● TEXT FOR ANALYSIS
++++++++++
1 in 2 older Americans use prescription drugs and over-the-counter products together. 4% of them are at-risk of adverse drug interaction.
The potential for adverse reactions is substantial; nearly 30% of older adults take at least 5 Rx medications on a regular basis. Older people are the biggest consumers of prescription meds and thus are more at-risk for adverse events in combining these drugs with other drugs, and with OTCs and supplements.
These warnings come out of a study that will be published in the 24/31 December issue of JAMA. The researchers analyzed drug/OTC use among adults 57 years of age and older between June 2005 and March 2006.
The use of Rxs among older Americans has increased in recent years, due to several factors: the emergence of available therapies for chronic diseases like diabetes and heart disease; and, access to drugs through the Medicare Part D programs and patient assistance programs.
As the growing use of meds has increased, so, too, has adoption of OTCs, vitamins, minerals and supplements. Examples of more common supplement use include red rice yeast as a statin replacement and fish oil targeting cardiovascular health.
Nearly all older Americans age 57 and over regularly use at least 1 prescription drug; 2 in 3 older Americans use Rx drugs and OTCs/supplements concurrently.
Health Populi’s Hot Points: Self-care, and especially consumer adoption of OTC meds, will continue to grow during the recession as people look to project-manage their personal health within tight household budgets.
“Despite concerns about drug safety and new federal policies to improve older adults’ access to medications, current information on their concurrent [regular use of at least 2 medications] use of prescription medications, over-the-counter medications, and dietary supplements is limited,” the researchers contend.
Overall, drug reactions send 700,000 people to the ER annually — a rate of 2.4 per 1000 — according to a study published in the Journal of the American Medical Association in 2006. The chart shown above comes from that study.
As the above chart clearly illustrates, there is a direct relationship between age and adverse drugs events. Individuals aged 65 years or older were more than twice as likely to be treated in emergency for an adverse drug event — and nearly 7x as likely to require hospitalization as people under 65.
A dynamic duo of clinicians at Tufts, Dr. Cung Pham and Dr. Robert Dickman, have offered some sage advice on how to prevent adverse drug events among older people:
- Avoid misuse of medications by consulting with the Beers Criteria, a list of drugs that IDs medications as potentially inappropriate for older people, and older people with particular conditions;
- Avoid overuse of medications by carefully reviewing drug-drug interactions and dosing; and,
- Avoid underuse of medication, and ensuring adherence to prescribed instructions.
A patient’s self-packed “brown bag” of medications shared with a clinician who makes a complete list of them — whether in an EMR or on a piece of paper to be kept in the patient’s chart as well as by the patient and a caregiver/advocate — is a very useful tool.
++++++++++
● Items from a dataset

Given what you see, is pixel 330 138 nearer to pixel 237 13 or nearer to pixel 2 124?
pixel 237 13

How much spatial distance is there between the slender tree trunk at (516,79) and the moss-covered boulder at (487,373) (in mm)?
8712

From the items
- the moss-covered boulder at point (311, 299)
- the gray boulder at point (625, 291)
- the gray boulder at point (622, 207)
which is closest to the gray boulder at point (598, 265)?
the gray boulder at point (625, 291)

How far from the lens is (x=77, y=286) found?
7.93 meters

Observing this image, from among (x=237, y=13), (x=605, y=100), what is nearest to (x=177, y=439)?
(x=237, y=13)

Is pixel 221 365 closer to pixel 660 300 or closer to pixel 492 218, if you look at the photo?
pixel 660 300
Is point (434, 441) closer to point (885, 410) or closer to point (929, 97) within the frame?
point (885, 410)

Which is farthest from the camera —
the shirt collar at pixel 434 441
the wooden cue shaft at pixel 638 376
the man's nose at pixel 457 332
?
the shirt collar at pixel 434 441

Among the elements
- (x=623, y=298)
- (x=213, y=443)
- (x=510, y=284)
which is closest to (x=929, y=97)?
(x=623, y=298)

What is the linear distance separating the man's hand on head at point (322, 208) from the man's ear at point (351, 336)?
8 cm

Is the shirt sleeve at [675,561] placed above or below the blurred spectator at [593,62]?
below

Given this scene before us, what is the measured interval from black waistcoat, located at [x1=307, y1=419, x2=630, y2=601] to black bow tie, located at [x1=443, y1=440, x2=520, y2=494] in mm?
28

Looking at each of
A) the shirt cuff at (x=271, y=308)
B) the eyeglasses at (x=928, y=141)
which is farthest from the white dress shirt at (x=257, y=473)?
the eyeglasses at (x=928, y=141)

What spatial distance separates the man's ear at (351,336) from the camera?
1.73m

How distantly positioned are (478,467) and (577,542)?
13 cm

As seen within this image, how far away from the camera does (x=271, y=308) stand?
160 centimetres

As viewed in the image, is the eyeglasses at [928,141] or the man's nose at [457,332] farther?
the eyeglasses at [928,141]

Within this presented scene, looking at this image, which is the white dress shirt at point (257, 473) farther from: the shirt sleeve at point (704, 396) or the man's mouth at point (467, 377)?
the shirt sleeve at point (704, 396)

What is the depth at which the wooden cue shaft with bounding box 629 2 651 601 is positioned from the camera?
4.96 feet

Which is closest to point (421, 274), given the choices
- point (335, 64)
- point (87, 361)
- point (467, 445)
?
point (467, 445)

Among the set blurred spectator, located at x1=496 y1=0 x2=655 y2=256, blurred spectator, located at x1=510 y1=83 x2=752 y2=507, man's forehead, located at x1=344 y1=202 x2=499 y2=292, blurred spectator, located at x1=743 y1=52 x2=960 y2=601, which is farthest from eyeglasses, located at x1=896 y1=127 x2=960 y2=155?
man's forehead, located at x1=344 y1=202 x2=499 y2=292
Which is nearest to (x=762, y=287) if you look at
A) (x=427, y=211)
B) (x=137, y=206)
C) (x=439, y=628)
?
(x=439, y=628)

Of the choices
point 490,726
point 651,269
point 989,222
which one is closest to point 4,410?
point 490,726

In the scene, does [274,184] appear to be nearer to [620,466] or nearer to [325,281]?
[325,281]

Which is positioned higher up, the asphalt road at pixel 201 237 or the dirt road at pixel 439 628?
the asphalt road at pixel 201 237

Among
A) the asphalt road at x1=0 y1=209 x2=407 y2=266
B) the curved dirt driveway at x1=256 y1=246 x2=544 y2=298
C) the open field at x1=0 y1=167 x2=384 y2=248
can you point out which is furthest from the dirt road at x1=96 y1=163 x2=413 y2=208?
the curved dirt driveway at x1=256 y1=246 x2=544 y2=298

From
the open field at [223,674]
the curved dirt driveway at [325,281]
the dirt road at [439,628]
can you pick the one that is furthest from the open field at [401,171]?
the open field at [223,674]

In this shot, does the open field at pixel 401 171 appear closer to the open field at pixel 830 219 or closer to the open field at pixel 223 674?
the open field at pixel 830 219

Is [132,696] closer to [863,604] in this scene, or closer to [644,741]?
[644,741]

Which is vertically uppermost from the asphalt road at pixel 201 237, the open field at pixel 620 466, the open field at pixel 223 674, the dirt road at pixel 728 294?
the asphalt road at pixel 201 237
++++++++++
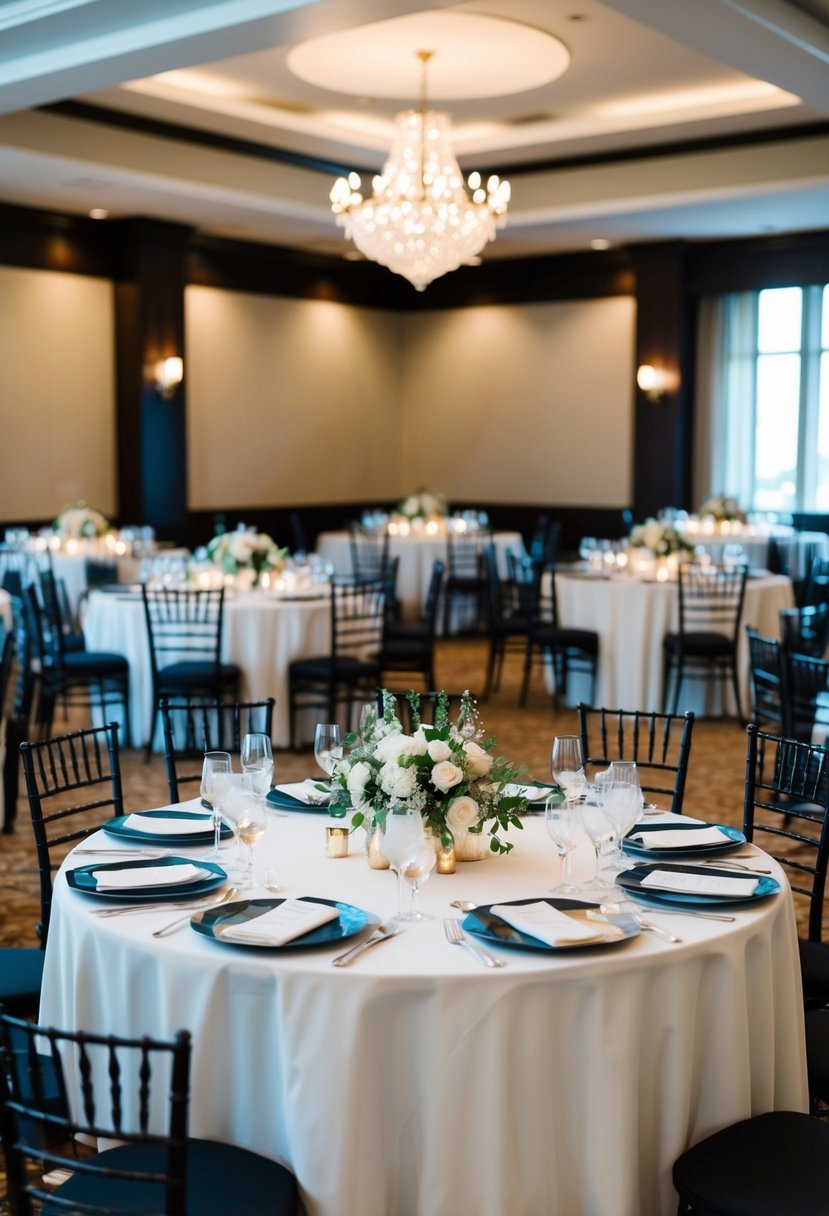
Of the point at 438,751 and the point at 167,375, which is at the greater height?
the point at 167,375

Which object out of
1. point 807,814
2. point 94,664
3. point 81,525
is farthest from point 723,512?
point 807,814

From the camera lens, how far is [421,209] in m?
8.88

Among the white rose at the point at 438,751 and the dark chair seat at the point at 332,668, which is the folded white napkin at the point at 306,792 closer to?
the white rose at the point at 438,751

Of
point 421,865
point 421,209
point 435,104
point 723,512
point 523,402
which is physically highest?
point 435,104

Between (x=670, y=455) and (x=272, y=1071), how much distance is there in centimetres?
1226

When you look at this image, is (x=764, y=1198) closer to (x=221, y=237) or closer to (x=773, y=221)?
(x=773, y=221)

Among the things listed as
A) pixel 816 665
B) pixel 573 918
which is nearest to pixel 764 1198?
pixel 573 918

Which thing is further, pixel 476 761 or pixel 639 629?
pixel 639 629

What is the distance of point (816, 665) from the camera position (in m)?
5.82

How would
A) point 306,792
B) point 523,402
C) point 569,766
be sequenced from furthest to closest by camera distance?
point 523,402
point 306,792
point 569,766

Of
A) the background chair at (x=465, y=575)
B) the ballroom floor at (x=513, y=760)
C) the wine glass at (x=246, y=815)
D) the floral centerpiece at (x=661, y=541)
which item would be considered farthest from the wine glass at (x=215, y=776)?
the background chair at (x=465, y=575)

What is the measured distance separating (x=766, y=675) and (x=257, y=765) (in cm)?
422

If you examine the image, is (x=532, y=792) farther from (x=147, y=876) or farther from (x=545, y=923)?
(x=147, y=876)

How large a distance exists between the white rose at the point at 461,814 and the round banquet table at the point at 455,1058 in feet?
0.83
++++++++++
● THE TASK
From the text above on medication use among older Americans, reproduce the passage word for word, beginning with "These warnings come" and ending after "and March 2006.".

● EXERCISE RESULT
These warnings come out of a study that will be published in the 24/31 December issue of JAMA. The researchers analyzed drug/OTC use among adults 57 years of age and older between June 2005 and March 2006.